Marc Shepherd February 29, 2008 - 8:49 am

The problem at Franklin Avenue is that, on a brief segment, the 2, 3, and 5 trains have to share the same track. That bottleneck determines the capacity of the whole Brooklyn, Manhattan, and Bronx IRT. To fix it would require rebuilding the whole junction, but the payoff would be a significant increase in 2, 3, and 5 train capacity.

By the way, the same problem exists at 96th Street, where the 1, 2, and 3 services merge. By all rights, the 1 ought to be an express, and the 3 ought to be local. At one time, they did run that way. Rather than rebuild the junction, they solved the problem by swapping the 1 and the 3. This was done in the late 1950s, I believe.

The same could be done in Brooklyn, but there would be hell to pay, because it would mean swapping the 3 and 5 services, and Flatbush Avenue riders would lose their east side train. Understandably, the MTA does not want to do this.

Gary February 29, 2008 - 4:30 pm

Ben, are you going to the State of the System address on Monday?

peter knox March 1, 2008 - 6:02 pm

Kabak erased my last post for some reason, but I will keep trying to tell the truth. Would some reporter or public official someday ask “Lee” “Sander” how the price tag for the SAS could only have risen 500 million in 6 years, if the Javits Center project supposedly doubled in less time? And how could the city have spent 1.1B on a tunneling contract for East Side Access and the MTA supposedly only paid 337 million for the tunneling contract for the SAS? Clearly the MTA falsified the numbers right up front, knowing that the city would never even begin the project if the real numbers were known. And can someone explain how “Lee Sander” can claim that spreading the contracts out over a longer, a longer, repeat, a longer, period of time will actually be cheaper?
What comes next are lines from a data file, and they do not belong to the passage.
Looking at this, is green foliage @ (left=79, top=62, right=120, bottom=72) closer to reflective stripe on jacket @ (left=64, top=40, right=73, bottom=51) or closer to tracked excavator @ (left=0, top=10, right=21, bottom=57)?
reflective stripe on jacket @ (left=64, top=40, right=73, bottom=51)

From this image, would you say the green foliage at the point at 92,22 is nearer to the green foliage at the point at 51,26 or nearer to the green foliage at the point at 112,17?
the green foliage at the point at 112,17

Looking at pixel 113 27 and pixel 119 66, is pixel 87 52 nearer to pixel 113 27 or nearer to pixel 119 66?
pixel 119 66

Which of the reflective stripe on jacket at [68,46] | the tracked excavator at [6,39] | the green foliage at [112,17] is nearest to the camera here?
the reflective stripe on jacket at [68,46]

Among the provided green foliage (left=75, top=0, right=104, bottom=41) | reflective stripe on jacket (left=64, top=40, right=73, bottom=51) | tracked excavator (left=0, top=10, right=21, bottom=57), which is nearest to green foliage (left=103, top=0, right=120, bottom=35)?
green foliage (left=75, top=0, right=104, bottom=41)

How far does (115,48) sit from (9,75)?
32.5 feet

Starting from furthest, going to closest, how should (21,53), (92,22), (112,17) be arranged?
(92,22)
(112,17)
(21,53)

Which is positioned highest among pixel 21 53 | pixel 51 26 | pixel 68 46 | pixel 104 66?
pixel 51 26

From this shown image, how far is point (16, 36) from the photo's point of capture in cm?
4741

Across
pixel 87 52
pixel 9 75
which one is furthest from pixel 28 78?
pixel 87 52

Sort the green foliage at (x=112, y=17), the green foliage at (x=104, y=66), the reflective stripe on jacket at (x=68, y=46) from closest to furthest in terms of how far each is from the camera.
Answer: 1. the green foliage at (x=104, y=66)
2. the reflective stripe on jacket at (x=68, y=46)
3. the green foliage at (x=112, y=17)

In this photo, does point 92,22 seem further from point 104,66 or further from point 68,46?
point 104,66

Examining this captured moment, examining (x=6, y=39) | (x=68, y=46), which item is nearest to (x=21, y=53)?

And so, because of these unexamined falsehoods, the subways are still not substantially safer than they were on 9/12, and fares and tolls must go up, and congestion pricing must be enacted, and no one, but no one, will speak up for the common person. Certainly, not Bloomberg, the billionaire Censor, who stakes his all on issues like smoking in restaurants. C’est fou!

Benjamin Kabak March 3, 2008 - 12:19 am

I deleted your last post because the last thirteen comments you’ve left have all said the same thing. Give it a rest or you’ll find that none of your comments will appear here. We know what you think, and we are all willing to agree that the Second Ave. Subway is overcost and over budget. We got it.

Max March 3, 2008 - 1:38 pm

Mr. Knox: The Lexington Avenue line has some of the shortest scheduled headways and carries more passengers daily than the San Francisco, Boston, and Chicago rapid transit systems COMBINED, around one and a half million passengers each weekday. There is absolutely no question in any reasonable person’s mind that the East Side needs additional capacity.